▶ [DATA SECTION]:
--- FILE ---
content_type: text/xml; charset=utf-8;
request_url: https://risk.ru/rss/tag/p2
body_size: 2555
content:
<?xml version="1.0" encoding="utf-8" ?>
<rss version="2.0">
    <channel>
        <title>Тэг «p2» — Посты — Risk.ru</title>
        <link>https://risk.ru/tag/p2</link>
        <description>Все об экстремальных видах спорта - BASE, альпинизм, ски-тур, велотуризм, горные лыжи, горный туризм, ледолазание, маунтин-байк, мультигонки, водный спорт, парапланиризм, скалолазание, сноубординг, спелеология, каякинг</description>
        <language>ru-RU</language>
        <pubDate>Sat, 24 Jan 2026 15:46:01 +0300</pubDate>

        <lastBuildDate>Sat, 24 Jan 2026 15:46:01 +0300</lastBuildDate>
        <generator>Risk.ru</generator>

▶ [WHAT YOU SHOULD DO]: Above are the entries. Copy exactly the part that opens with the line containing "Посты — Risk.ru</title>" and closes with the line containing "<description>Все об экстремальных", and no more.

▶ [FINISHED TASK]:
        <title>Тэг «p2» — Посты — Risk.ru</title>
        <link>https://risk.ru/tag/p2</link>
        <description>Все об экстремальных видах спорта - BASE, альпинизм, ски-тур, велотуризм, горные лыжи, горный туризм, ледолазание, маунтин-байк, мультигонки, водный спорт, парапланиризм, скалолазание, сноубординг, спелеология, каякинг</description>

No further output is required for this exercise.